Text provided »
================================
Studio album by the Marshall Tucker Band
- Released: April 1973
- Recorded: 1973
- Genres: Country rock; Southern rock;
- Length: 34:26
- Label: Capricorn
- Producer: Paul Hornsby

The Marshall Tucker Band chronology
|  | The Marshall Tucker Band (1973) | A New Life (1974) |

= The Marshall Tucker Band (album) =

1973 studio album by The Marshall Tucker Band

The Marshall Tucker Band is the debut album by American rock band the Marshall Tucker Band. Released in April 1973, the album was recorded in 1973 in Macon, Georgia, at Capricorn Studios.

==Background==
"Ab's Song" was written by Toy Caldwell for his wife Abbie before the band officially formed. About the song, Abbie had this to say:
"(Toy) said, 'Listen Ab, what I wrote about you.' I was 19 and he was 21 when we married, so there have been many songs during all those years."

==Artistry==
The album's musical style incorporates elements of psychedelic, jam band, jazz, R&B, gospel and folk. Guitarist/songwriter Toy Caldwell drew heavily from bluegrass and country while writing songs for the band's debut.

The album's eclectic style has been categorized as country rock and Southern rock.
================================
Supplied data »
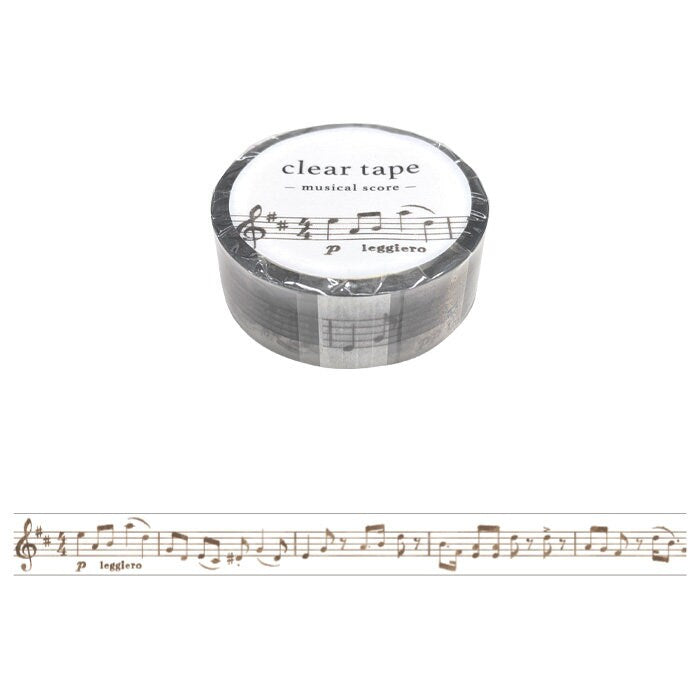 Clear Tape - 15mm | Musical Score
================================
Problem to work on » Copy out the whole article on the Marshall Tucker Band's debut album word for word, from its first line to its last.

Exercise result »
Studio album by the Marshall Tucker Band
- Released: April 1973
- Recorded: 1973
- Genres: Country rock; Southern rock;
- Length: 34:26
- Label: Capricorn
- Producer: Paul Hornsby

The Marshall Tucker Band chronology
|  | The Marshall Tucker Band (1973) | A New Life (1974) |

= The Marshall Tucker Band (album) =

1973 studio album by The Marshall Tucker Band

The Marshall Tucker Band is the debut album by American rock band the Marshall Tucker Band. Released in April 1973, the album was recorded in 1973 in Macon, Georgia, at Capricorn Studios.

==Background==
"Ab's Song" was written by Toy Caldwell for his wife Abbie before the band officially formed. About the song, Abbie had this to say:
"(Toy) said, 'Listen Ab, what I wrote about you.' I was 19 and he was 21 when we married, so there have been many songs during all those years."

==Artistry==
The album's musical style incorporates elements of psychedelic, jam band, jazz, R&B, gospel and folk. Guitarist/songwriter Toy Caldwell drew heavily from bluegrass and country while writing songs for the band's debut.

The album's eclectic style has been categorized as country rock and Southern rock.